Data Science 101: Data Transformation in Machine Learning - Data Scaling
Min-Max Scaler, Standard Scaler and Robust Scaler.
What is Data Scaling?
In part 1 of this series, we reshaped our numeric features using log transformation and clipping method, so that their distributions were less skewed and less affected by extreme values.
The next step is to standardize their scales so algorithms can focus on the relationships in the data on the same dimension. In this article, we will use the scikit-learn preprocessing library to compare three common approaches: min-max scaling, standardization, and robust scaling.
Min Max Scaler - normalization
MinMaxScaler() is applied when the dataset is not distorted. It normalizes the data into a range between 0 and 1 based on the formula:
x’ = (x - min(x)) / (max(x) - min(x))
Standard Scaler - standardization
We use standardization when the dataset conforms to normal distribution. StandardScaler() converts the numbers into the standard form of mean = 0 and variance = 1 based on z-score formula:
x’ = (x – mean) / standard deviation.
Robust Scaling
RobustScaler() is more suitable for dataset with skewed distributions and outliers because it transforms the data based on median and quantile, specifically
x’ = (x – median) / inter-quartile range.
Check out our video on Python EDA to understand how to use data visualization techniques to understand the data distribution.

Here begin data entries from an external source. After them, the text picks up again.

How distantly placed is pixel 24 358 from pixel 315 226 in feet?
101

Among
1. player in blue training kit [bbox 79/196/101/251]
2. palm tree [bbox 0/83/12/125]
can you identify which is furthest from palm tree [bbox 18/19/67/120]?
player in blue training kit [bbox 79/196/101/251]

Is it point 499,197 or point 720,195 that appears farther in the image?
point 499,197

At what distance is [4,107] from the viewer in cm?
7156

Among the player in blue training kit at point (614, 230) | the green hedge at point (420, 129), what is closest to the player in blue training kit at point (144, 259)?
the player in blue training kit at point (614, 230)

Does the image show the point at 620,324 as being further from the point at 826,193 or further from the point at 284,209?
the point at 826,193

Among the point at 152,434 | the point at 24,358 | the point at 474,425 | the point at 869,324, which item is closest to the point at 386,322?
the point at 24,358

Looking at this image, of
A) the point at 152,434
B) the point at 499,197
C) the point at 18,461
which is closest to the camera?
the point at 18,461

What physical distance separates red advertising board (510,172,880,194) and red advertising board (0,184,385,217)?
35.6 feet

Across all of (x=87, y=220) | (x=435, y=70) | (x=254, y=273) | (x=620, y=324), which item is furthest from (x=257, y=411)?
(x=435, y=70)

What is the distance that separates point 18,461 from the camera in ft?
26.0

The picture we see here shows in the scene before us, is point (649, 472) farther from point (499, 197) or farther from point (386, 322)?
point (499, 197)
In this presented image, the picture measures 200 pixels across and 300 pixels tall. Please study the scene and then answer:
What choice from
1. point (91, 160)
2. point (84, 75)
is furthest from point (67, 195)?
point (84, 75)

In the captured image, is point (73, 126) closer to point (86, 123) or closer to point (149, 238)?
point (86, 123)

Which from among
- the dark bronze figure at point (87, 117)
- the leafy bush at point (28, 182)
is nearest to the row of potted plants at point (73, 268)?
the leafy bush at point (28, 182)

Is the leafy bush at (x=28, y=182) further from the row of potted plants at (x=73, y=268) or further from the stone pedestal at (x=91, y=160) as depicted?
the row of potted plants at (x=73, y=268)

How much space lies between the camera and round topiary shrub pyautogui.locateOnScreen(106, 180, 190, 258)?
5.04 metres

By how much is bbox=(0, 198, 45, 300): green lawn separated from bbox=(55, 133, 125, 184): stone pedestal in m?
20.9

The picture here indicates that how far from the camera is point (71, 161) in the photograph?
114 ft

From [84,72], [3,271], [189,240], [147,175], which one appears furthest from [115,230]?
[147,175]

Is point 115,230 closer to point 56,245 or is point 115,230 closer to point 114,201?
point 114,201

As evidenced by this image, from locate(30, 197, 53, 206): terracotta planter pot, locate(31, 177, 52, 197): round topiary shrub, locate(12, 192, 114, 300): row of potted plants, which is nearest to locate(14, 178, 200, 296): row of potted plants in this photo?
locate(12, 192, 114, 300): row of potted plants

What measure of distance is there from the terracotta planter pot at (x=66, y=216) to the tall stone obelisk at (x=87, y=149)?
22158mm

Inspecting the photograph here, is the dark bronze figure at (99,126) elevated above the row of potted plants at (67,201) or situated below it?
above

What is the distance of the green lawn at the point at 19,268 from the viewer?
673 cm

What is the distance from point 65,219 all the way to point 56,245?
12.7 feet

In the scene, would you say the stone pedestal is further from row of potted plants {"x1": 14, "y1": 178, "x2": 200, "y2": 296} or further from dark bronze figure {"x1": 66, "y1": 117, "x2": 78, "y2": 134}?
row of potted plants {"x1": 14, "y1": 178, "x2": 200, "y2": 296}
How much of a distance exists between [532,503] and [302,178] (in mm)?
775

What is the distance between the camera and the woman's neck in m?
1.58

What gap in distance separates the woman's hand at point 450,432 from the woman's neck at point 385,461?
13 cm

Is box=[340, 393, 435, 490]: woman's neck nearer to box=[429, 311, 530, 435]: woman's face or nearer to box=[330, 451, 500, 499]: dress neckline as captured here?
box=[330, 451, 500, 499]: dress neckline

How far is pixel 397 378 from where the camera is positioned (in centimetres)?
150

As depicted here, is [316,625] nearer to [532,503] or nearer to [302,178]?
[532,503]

How to Implement Data Scaling?
To compare how these three scalers work, I use an iteration to scale the remaining variables (including two variables after clipping transformation) based on StandardScaler(), RobustScaler(), MinMaxScaler() respectively.
As shown, the scalers don’t change the shape of the data distribution but instead changing the spread of data point.
Take “NumStorePurchases” as an example, minmax scaler converts the values to be strictly between 0 and 1, standard scaler transform dataset into mean = 0 whereas robust scaler transform dataset into median = 0.
In this dataset, these five variables are neither distorted nor normally distributed, therefore using a minmax scaler should suffice.
Now that all features have been transformed into according to their properties. Let’s visualize them again. We can see that the data looks more organized and less distorted, hence more suitable for model building and generating insights.
before transformation
after transformation
Take-Home Message
This series takes you through the journey of transforming data and demonstrates how to choose the appropriate technique according to the data properties.
In summary:
data cleaning: converting data type and removing unnecessary characters
log transformation for right skewed data
clipping methods for handling outliers
data scaling: minmax scaler, standard scaler, robust scaler